Daarom ben ik van mening dat we ons juist nu duidelijk moeten uitspreken. Ons niet door extreem-rechts mogen laten gijzelen uit angst voor ledenverlies. En juist nu duidelijk moeten uitspreken waar we voor staan.

De vakbond is er voor werkers van elke kleur en elke culturele achtergrond. We mogen ons als werkers niet tegen elkaar laten uitspelen. Kapitalisme heeft racisme en seksisme nodig om arbeiders tegen elkaar op te zetten en onze gezamenlijk macht te breken. Verdeel-en-heers. Dát moeten we wat mij betreft uitleggen als vakbond, daar onze leden en kaderleden in scholen.
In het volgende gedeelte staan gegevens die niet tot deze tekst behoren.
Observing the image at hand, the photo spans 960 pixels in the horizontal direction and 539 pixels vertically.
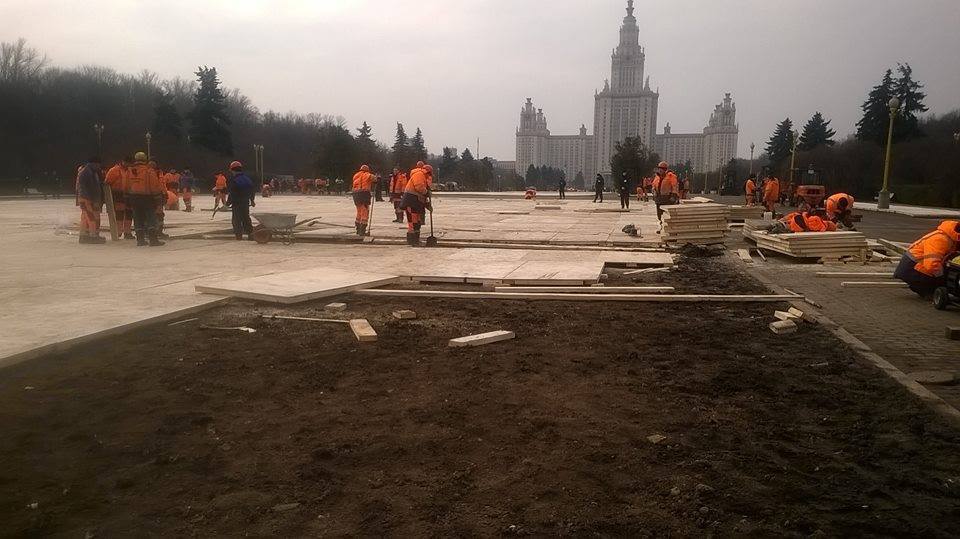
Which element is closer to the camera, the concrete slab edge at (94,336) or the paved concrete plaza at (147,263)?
the concrete slab edge at (94,336)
Daar ligt een belangrijke taak. Zowel voor de vakbond als linkse politieke partijen.

Wilders en Baudet zijn in de kern economisch rechts. De VVD doet het al jaren onverminderd goed. En dat terwijl het veel werkenden slecht gaat en er steeds meer werkende armen bij komen. Witte arbeiders die lijnrecht tegen hun eigen klassenbelang in stemmen omdat ze zijn gaan geloven dat arbeiders van kleur het probleem zijn. Daar moeten we het over hebben. Zorgen dat solidariteit en eenheid het winnen van de zondebokpolitiek.

Alleen samen staan we sterk. Lijkt me dus logisch dat er voor racisme geen ruimte is binnen de bond. Laten we dat als vakbond trots uitdragen. Net zoals onze collega’s in Duitsland en België doen.